**Text shown:**

- Municipality of Guichón
- Location of the municipality of Guichón within the department of Paysandú and Uruguay.
- Country: Uruguay
- Department: Paysandú
- Founded: 15 March 2010
- Seat: Guichón

Government
- • Mayor: María de Lourdes Suárez (PN)

Area
- • Total: 1,670.1 km^{2} (644.8 sq mi)

Population (2011)
- • Total: 6,860
- • Density: 4.11/km^{2} (10.6/sq mi)
- Time zone: UTC-3
- Constituencies: KEA, KEB, KEC and KED
- Website: www.municipiodeguichon.com

= Municipality of Guichón =

The municipality of Guichón is one of the municipalities of Paysandú Department, Uruguay. Its seat is the city of Guichón.

== Location ==
The municipality is located in the southeast corner of the Paysandú Department, bordering Rio Negro Department to the south, and Tacuarembó Department to the east.

== Features ==
The municipality of Guichón was created by Law N° 18.653 of 15 March 2010, and is part of the Paysandú Department. It comprises the KEA, KEB, KEC and KED constituencies of that department. Its limits were defined in Decree 6063/2010 of the Departmental Board of Paysandú.

**Task A:** Show every line of the records below that contains the word "black", matching case exactly.

**Available records:**

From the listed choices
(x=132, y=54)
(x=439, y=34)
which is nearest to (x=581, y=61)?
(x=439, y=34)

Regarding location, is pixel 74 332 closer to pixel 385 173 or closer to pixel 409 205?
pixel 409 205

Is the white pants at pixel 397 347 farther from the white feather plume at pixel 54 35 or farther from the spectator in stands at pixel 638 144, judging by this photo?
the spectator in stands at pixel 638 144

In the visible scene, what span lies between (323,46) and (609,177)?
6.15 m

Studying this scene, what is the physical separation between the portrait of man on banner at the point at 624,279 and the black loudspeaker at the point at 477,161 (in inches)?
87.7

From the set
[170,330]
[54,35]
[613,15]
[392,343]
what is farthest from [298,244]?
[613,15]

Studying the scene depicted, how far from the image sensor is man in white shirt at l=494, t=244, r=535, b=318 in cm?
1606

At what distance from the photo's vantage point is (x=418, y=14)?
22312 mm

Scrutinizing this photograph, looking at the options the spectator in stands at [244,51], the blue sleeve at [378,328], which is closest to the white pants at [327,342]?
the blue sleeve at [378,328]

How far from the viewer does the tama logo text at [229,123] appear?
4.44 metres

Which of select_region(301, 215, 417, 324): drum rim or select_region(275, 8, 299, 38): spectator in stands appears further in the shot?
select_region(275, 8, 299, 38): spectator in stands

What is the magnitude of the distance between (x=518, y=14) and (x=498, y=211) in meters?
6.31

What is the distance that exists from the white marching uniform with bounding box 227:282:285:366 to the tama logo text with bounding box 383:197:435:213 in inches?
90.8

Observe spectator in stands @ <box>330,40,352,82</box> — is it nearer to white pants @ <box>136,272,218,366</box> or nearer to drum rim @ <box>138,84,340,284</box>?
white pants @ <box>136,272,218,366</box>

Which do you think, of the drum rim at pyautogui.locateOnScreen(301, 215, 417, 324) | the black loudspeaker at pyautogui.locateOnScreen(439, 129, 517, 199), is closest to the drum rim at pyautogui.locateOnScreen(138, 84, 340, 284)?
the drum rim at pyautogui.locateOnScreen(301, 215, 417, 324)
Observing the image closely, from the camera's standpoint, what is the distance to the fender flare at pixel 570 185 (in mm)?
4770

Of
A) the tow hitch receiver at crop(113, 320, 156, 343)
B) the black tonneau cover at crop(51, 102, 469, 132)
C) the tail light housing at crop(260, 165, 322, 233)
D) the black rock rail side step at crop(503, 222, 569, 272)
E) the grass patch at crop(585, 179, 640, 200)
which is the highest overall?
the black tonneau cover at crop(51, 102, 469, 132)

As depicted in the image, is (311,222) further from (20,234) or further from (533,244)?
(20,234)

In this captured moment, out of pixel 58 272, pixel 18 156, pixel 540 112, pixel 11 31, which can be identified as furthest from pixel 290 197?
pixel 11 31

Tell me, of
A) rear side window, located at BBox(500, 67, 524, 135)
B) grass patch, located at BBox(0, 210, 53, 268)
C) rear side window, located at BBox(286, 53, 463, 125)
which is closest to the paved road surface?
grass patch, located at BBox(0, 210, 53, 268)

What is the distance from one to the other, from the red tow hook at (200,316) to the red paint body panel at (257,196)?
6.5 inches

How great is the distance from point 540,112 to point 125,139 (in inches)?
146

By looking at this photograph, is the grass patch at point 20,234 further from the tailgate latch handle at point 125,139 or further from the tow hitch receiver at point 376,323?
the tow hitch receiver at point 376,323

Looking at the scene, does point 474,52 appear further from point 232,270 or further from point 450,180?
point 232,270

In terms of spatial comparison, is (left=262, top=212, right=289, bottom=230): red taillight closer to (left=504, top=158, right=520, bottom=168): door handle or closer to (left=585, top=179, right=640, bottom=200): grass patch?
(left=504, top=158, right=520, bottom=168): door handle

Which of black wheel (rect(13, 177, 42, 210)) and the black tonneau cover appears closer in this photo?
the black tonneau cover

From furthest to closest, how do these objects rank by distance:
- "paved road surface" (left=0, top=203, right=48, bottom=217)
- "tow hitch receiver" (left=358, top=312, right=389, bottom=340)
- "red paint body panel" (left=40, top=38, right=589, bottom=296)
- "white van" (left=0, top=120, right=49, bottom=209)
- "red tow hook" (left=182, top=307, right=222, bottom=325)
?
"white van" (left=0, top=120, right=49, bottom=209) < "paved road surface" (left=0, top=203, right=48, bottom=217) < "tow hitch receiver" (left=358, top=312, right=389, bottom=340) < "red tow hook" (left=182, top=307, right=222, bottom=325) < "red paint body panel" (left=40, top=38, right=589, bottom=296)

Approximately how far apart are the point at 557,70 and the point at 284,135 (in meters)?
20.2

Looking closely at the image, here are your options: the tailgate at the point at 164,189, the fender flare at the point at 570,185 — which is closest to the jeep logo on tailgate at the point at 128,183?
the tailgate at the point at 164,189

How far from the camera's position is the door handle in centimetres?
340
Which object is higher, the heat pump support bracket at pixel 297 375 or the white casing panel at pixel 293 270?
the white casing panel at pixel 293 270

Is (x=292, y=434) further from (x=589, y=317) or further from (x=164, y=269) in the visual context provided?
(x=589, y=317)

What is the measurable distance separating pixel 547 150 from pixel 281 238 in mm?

**Task B:** Quote the full text on the municipality of Guichón above, word for word.

**Output A:**
Studying this scene, what is the physical separation between the portrait of man on banner at the point at 624,279 and the black loudspeaker at the point at 477,161 (in inches)?
Which do you think, of the drum rim at pyautogui.locateOnScreen(301, 215, 417, 324) | the black loudspeaker at pyautogui.locateOnScreen(439, 129, 517, 199), is closest to the drum rim at pyautogui.locateOnScreen(138, 84, 340, 284)?
B) the black tonneau cover at crop(51, 102, 469, 132)
D) the black rock rail side step at crop(503, 222, 569, 272)
the black tonneau cover at crop(51, 102, 469, 132)
Which of black wheel (rect(13, 177, 42, 210)) and the black tonneau cover appears closer in this photo?
the black tonneau cover

**Output B:**
- Municipality of Guichón
- Location of the municipality of Guichón within the department of Paysandú and Uruguay.
- Country: Uruguay
- Department: Paysandú
- Founded: 15 March 2010
- Seat: Guichón

Government
- • Mayor: María de Lourdes Suárez (PN)

Area
- • Total: 1,670.1 km^{2} (644.8 sq mi)

Population (2011)
- • Total: 6,860
- • Density: 4.11/km^{2} (10.6/sq mi)
- Time zone: UTC-3
- Constituencies: KEA, KEB, KEC and KED
- Website: www.municipiodeguichon.com

= Municipality of Guichón =

The municipality of Guichón is one of the municipalities of Paysandú Department, Uruguay. Its seat is the city of Guichón.

== Location ==
The municipality is located in the southeast corner of the Paysandú Department, bordering Rio Negro Department to the south, and Tacuarembó Department to the east.

== Features ==
The municipality of Guichón was created by Law N° 18.653 of 15 March 2010, and is part of the Paysandú Department. It comprises the KEA, KEB, KEC and KED constituencies of that department. Its limits were defined in Decree 6063/2010 of the Departmental Board of Paysandú.